NASA Lucy Mission: Trip to Jupiter's Mysterious Trojan Asteroid Swarm
By: Pragya Singh
‘Lucy’, the first NASA mission to study Jupiter's Trojan asteroid swarm, is all set to launch on October 16 from the Cape Canaveral Space Force station in Florida. The agency said in a statement on September 28.
Lucy is designed to be a 12-year-long mission that will allow scientists to study the two groups of rocky bodies: one that orbits around the Sun, ahead of Jupiter, and the other group that trails behind the planet.

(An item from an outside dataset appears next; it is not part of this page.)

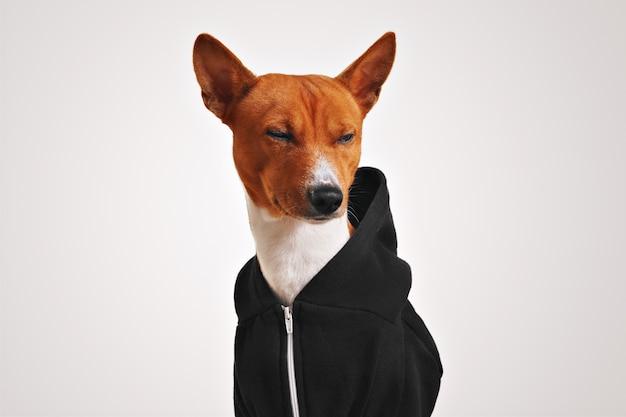 Bruine en witte basenji hond in een zwarte hoodie met metalen rits loenst minachtend geïsoleerd op wit Gratis Foto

These asteroids, known as the Trojan swarm, are the leftovers of the primordial materials responsible for the formation of Jupiter and other planets in the solar system. According to SpaceNews, the scientists believe that the Trojans could be rich in water and other volatile substances covered by an insulating blanket of dust.

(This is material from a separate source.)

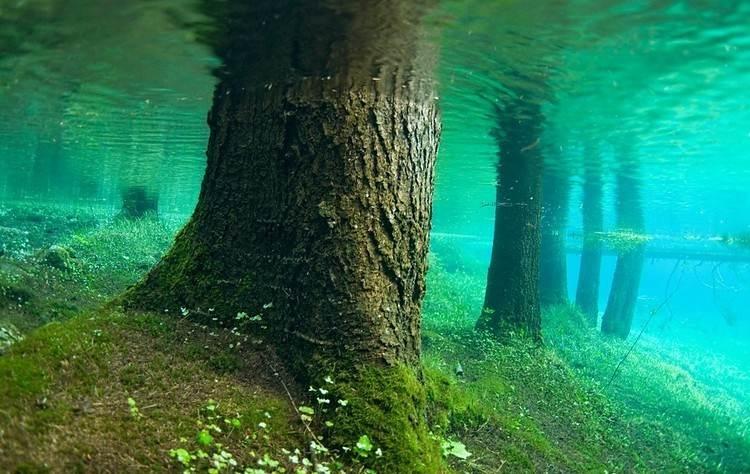 Prírodný park pod vodou, pozrite si rakúsky prírodný fenomén-candyman.sk (0)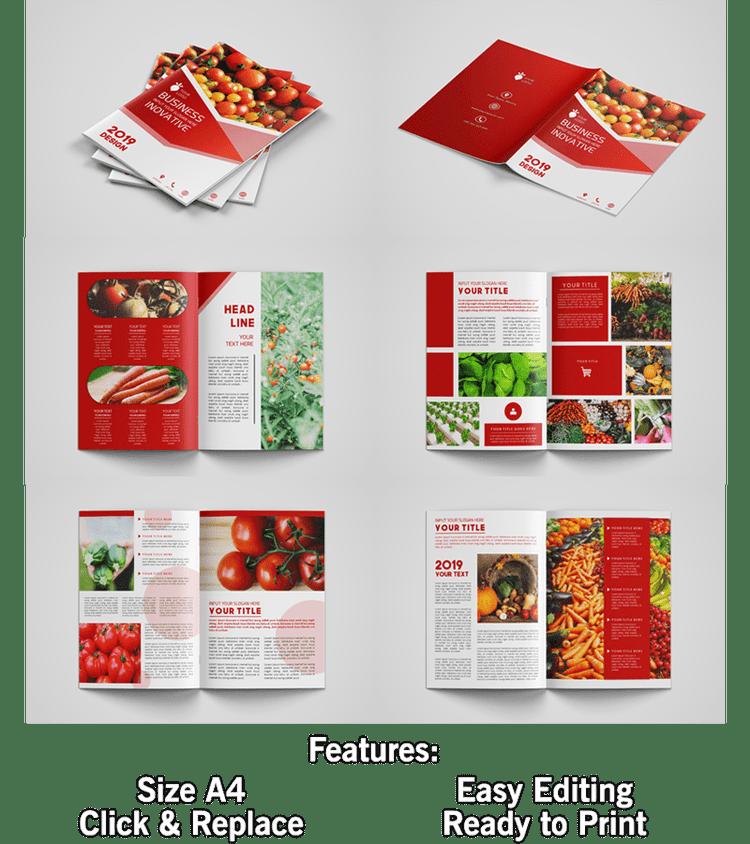 Redness Brochure Designs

They plan to go and analyse the asteroids up close to find out the information regarding the solar system's planet formation - about 4.5 billion years ago - and the factors leading to their current configuration.
CNN dispatched that Lucy will incorporate boosts from Earth's gravity to reach the Trojan swarms. During its 12 year journey, the spacecraft will travel nearly four billion miles. The spacecraft will fly past eight asteroids. The journey from the central belt between Mars and Jupiter will take place in 2025 and to seven Trojans from 2027 to 2033. The mission ‘Lucy' is christened after an ancient fossil: a human skeleton that lived more than three million years ago. Tom Stalter, the mission's project scientist at NASA, said to NBC, “This is a fantastic opportunity for discovery as we probe into our solar system's distant past.”

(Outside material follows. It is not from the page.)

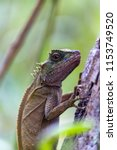 lizard lays on a tree in the... | Shutterstock . vector #1153749520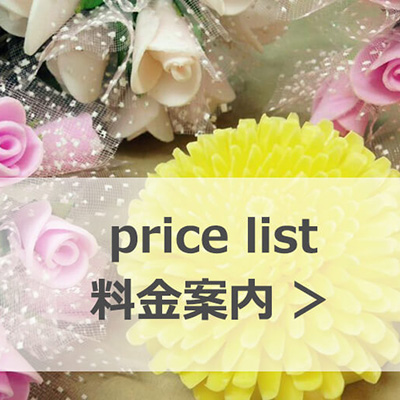 banner-pricepng400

Lucy team members have been preparing the spacecraft for launching at NASA's Kennedy space centre in Florida for the past eight weeks. The engineers are performing several mechanical, electrical and thermal checks. In addition, they have filled the spacecraft with 725 kilograms of liquid hydrazine and liquid oxygen.
The Lucy mission will be the first solar-powered initiative to observe more asteroids. The total cost of the task is $981 million.